■ What needs to be done
Copy all lines below exactly as written. Leave pictures out.

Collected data

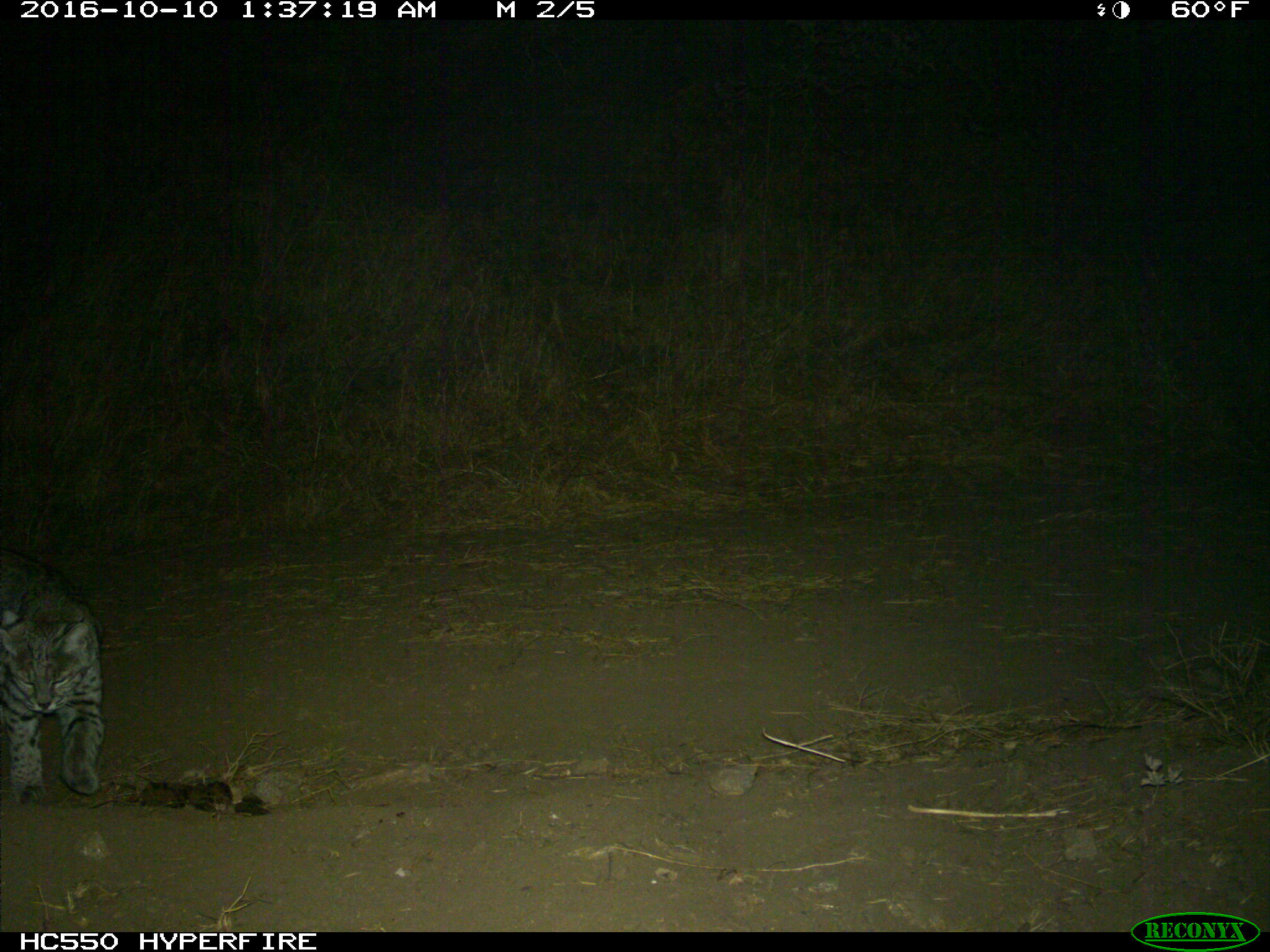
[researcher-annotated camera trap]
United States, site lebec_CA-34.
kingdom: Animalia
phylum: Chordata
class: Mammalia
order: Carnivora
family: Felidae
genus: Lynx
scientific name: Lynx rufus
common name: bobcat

■ Task response
[researcher-annotated camera trap]
United States, site lebec_CA-34.
kingdom: Animalia
phylum: Chordata
class: Mammalia
order: Carnivora
family: Felidae
genus: Lynx
scientific name: Lynx rufus
common name: bobcat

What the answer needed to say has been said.